Prompt A >>
Answer these questions about the freeze-drying tray text:
(i) According to the text, the tray cuts drying time from how many hours to how many hours?
(ii) Which materials does claim 2 name for the sintered mesh?
(iii) What height and width does claim 3 give for each side of the tray frame?
Prompt B >> Quote the freeze-drying tray text, everything from "3. The freeze-drying" down to "of 2.75 mm.".
*** Opening Selected text ***
The disclosed innovative freeze-drying tray 102 offers substantial enhancements in the lyophilization process, demonstrated by its ability to slash drying times from a lengthy 24 hours to a mere 8 hours, contingent on the product amount. This expedited drying not only retains a greater proportion of aromatic compounds like terpenes, ensuring superior product quality but also allows for a higher solid load on the tray, effectively augmenting the freeze drier's capacity. Furthermore, by decreasing the water content that the freeze drier has to process, our device significantly amplifies operational efficiency, heralding a new era in freeze-drying technology.

Although the present invention has been described with respect to various schematic representations (FIGS. 1-7), the proposed freeze-drying tray 102 can be realized and implemented with varying shapes and sizes. Thus, the present invention here should not be considered limited to the exemplary embodiments and processes described herein. The various dimensions may be modified to fit specific application areas. Although particular embodiments of the invention have been described in detail for illustration purposes, various modifications and enhancements may be made without departing from the spirit and scope of the invention.

Claims

1. A freeze-drying tray apparatus comprising: a tray frame (103) configured to provide a barrier for a slurry; anda permeable tray bottom (104) integrated into said tray frame (103), wherein the permeable tray bottom (104) is constructed from a sintered mesh of three or more layers with varying porosity, allowing both drainage of excess water and sublimation from the bottom.

2. The freeze-drying tray apparatus of claim 1, wherein the sintered mesh is fabricated from materials selected from the group consisting of titanium or steel.

3. The freeze-drying tray apparatus of claim 1, wherein the tray frame (103) includes four sides, each having a height of 19 mm and a width of 2.75 mm.

4. The freeze-drying tray apparatus of claim 1, wherein the permeable tray bottom (104) incorporates a smooth inner surface to deter the lodging of particles.

5. The freeze-drying tray apparatus of any preceding claim, wherein the permeable tray bottom (104) possesses a textured outer surface, enabling separation from a freeze-drier shelf, facilitating efficient water sublimation.

6. The freeze-drying tray apparatus of claim 1, further comprising a permeable tray top (110) positioned opposite the permeable tray bottom (104), creating dual sublimation fronts for enhanced drying.

7. The freeze-drying tray apparatus of claim 6, wherein said tray reduces lyophilization times by facilitating both top and bottom sublimation fronts, resulting in efficient drying.

8. The freeze-drying tray apparatus of claim 1, designed to accommodate a filter fabric (112) within, which aids in an even distribution of slurry poured onto the tray and assists in cleaning and product removal.

9. The freeze-drying tray apparatus of claim 1, further comprising rounded corners on each side of the tray frame (103), ensuring safer handling, and reducing the risk of damage to surrounding objects or users.

10. The freeze-drying tray apparatus of claim 1, wherein the layered sintered mesh of the permeable tray bottom (104) incorporates varying levels of porosity, enabling the optimization of water drainage and sublimation capabilities.
*** Closing Selected text ***
*** Opening Data to examine ***
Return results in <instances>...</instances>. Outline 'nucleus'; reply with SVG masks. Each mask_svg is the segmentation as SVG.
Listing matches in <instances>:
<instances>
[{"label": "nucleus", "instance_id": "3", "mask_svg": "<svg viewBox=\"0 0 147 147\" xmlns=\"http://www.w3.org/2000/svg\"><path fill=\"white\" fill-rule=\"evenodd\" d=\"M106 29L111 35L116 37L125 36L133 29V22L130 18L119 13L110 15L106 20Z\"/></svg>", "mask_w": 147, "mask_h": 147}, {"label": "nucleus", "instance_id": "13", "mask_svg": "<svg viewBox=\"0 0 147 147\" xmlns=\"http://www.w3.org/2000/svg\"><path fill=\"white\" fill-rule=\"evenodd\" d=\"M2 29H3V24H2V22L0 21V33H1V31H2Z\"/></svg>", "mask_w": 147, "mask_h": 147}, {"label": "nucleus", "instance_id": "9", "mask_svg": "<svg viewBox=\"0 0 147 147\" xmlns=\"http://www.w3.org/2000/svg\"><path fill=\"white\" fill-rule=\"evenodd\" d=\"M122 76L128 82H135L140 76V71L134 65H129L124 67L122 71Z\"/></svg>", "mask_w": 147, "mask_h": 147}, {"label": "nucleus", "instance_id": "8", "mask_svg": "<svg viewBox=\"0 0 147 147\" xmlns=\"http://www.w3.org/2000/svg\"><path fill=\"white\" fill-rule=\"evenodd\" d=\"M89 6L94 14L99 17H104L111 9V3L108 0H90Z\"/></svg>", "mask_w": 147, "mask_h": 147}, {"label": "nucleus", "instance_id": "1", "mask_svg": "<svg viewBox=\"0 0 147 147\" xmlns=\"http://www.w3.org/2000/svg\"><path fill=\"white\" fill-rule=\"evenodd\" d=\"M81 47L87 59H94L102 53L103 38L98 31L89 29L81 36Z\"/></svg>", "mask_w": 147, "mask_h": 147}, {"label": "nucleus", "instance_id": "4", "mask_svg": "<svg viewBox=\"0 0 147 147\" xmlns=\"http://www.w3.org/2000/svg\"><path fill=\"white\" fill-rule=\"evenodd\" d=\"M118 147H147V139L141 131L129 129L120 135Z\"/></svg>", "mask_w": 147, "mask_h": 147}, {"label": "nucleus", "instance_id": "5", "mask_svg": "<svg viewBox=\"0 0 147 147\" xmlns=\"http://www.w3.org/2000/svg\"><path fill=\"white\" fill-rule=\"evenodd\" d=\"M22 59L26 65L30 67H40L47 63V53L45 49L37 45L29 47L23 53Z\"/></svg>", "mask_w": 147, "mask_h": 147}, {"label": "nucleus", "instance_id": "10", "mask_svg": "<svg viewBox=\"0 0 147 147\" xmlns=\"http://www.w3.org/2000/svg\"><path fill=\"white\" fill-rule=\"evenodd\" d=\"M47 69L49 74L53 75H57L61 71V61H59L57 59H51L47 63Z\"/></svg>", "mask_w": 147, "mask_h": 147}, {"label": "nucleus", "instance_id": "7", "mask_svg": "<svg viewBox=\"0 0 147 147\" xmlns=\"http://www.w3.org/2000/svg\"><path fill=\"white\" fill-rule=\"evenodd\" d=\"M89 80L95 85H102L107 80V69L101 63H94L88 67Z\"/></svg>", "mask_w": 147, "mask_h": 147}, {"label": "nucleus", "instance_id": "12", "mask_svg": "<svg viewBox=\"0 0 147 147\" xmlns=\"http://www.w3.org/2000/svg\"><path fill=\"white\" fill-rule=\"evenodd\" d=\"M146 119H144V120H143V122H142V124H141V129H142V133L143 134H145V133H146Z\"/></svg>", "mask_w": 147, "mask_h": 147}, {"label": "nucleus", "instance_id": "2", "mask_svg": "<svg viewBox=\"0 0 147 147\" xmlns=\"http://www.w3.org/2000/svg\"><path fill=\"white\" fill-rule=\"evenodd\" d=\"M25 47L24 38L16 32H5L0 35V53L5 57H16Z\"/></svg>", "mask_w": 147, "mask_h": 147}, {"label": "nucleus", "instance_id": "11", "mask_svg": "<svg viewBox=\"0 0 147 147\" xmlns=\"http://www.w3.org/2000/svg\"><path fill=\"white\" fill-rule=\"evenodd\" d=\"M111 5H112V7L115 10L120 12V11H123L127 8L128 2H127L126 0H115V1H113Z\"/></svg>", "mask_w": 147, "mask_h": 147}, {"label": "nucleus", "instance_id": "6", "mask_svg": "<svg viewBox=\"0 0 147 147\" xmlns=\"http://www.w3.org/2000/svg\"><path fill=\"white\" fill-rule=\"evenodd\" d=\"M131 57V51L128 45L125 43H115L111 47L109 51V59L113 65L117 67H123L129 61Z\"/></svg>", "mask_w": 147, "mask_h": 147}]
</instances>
*** Closing Data to examine ***
Exercise response A >>
(i) From 24 hours to 8 hours.
(ii) Titanium or steel.
(iii) A height of 19 mm and a width of 2.75 mm.

Exercise response B >>
3. The freeze-drying tray apparatus of claim 1, wherein the tray frame (103) includes four sides, each having a height of 19 mm and a width of 2.75 mm.